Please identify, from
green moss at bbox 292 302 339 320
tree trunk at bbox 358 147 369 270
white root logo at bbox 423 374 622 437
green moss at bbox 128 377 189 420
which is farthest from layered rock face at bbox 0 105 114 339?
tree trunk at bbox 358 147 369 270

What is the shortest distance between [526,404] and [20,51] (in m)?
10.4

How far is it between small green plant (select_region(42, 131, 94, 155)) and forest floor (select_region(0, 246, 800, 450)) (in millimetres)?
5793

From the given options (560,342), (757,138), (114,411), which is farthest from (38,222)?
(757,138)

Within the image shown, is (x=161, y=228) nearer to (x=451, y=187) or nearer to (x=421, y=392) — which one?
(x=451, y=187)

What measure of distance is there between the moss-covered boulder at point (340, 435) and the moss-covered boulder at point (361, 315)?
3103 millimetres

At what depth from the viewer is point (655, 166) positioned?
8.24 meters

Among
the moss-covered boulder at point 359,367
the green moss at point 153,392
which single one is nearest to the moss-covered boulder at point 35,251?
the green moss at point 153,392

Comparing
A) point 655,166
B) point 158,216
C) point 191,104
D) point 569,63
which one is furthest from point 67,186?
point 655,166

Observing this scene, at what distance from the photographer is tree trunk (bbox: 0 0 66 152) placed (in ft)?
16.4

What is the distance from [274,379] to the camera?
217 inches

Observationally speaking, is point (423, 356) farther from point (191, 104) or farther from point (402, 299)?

* _THE EXERCISE_: Write the lines above as a JSON array of strings, with one string per line and no entries for blank lines.

* _TASK SOLUTION_:
[
  "Please identify, from",
  "green moss at bbox 292 302 339 320",
  "tree trunk at bbox 358 147 369 270",
  "white root logo at bbox 423 374 622 437",
  "green moss at bbox 128 377 189 420",
  "which is farthest from layered rock face at bbox 0 105 114 339?",
  "tree trunk at bbox 358 147 369 270",
  "What is the shortest distance between [526,404] and [20,51] (in m)?",
  "10.4",
  "How far is it between small green plant (select_region(42, 131, 94, 155)) and forest floor (select_region(0, 246, 800, 450)) (in millimetres)?",
  "5793",
  "From the given options (560,342), (757,138), (114,411), which is farthest from (38,222)?",
  "(757,138)",
  "Within the image shown, is (x=161, y=228) nearer to (x=451, y=187) or nearer to (x=421, y=392) — which one?",
  "(x=451, y=187)",
  "What measure of distance is there between the moss-covered boulder at point (340, 435) and the moss-covered boulder at point (361, 315)?",
  "3103 millimetres",
  "At what depth from the viewer is point (655, 166) positioned?",
  "8.24 meters",
  "Among",
  "the moss-covered boulder at point 359,367",
  "the green moss at point 153,392",
  "which single one is nearest to the moss-covered boulder at point 35,251?",
  "the green moss at point 153,392",
  "Comparing",
  "A) point 655,166",
  "B) point 158,216",
  "C) point 191,104",
  "D) point 569,63",
  "which one is furthest from point 67,186?",
  "point 655,166",
  "Observing this scene, at what distance from the photographer is tree trunk (bbox: 0 0 66 152) placed (in ft)?",
  "16.4",
  "What is the distance from [274,379] to the camera?",
  "217 inches",
  "Observationally speaking, is point (423, 356) farther from point (191, 104) or farther from point (402, 299)?"
]